▶ **Task statement**
Write out the line that has "kingdom: Animalia" in it, along with each line that comes after it until the listing ends, and add nothing.

------------------------------------------------------------

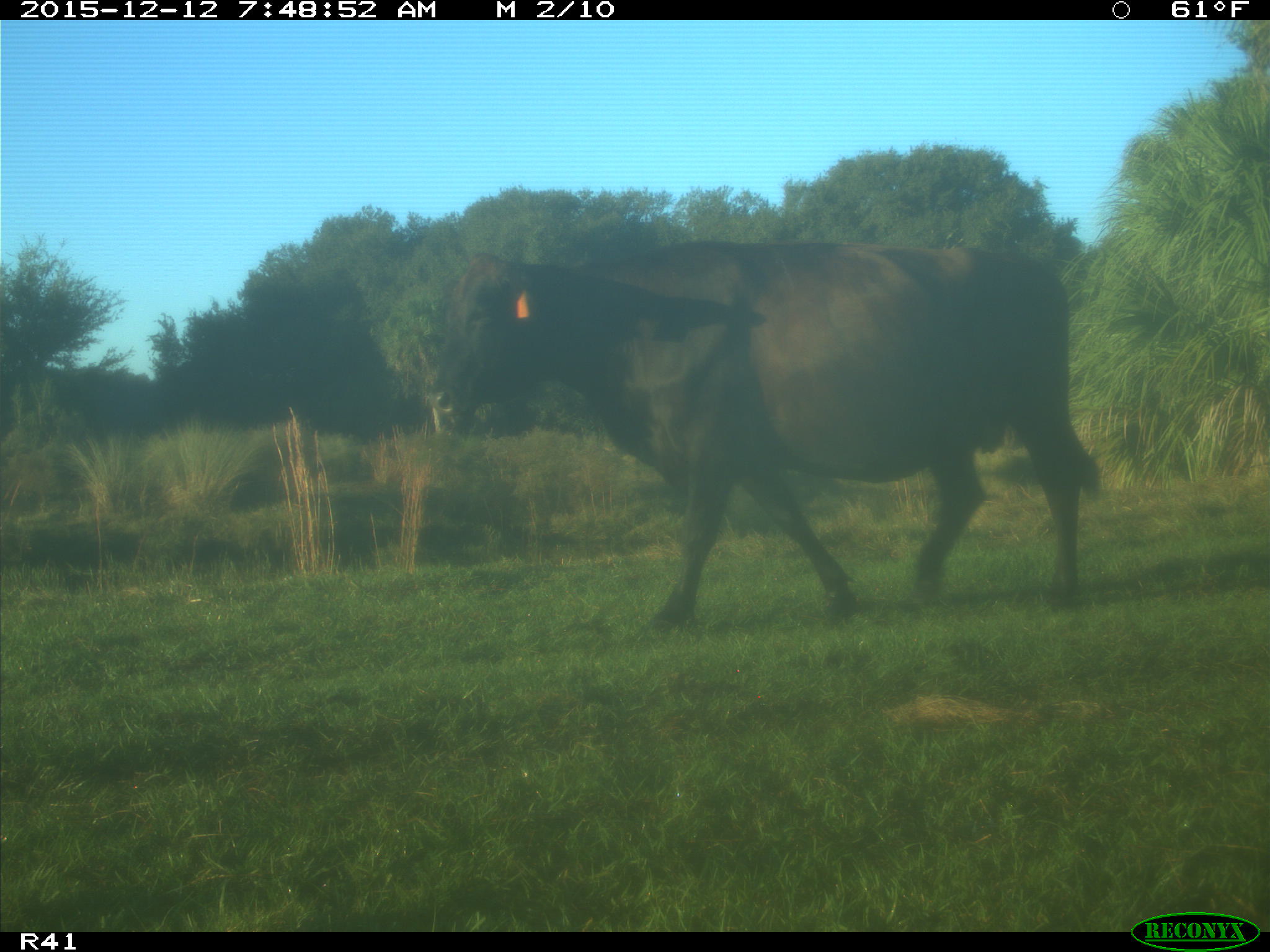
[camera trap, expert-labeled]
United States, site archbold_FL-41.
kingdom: Animalia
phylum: Chordata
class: Mammalia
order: Artiodactyla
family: Bovidae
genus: Bos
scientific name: Bos taurus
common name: domestic cow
Bos taurus (domestic cow).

------------------------------------------------------------

▶ **Result of this task**
kingdom: Animalia
phylum: Chordata
class: Mammalia
order: Artiodactyla
family: Bovidae
genus: Bos
scientific name: Bos taurus
common name: domestic cow
Bos taurus (domestic cow).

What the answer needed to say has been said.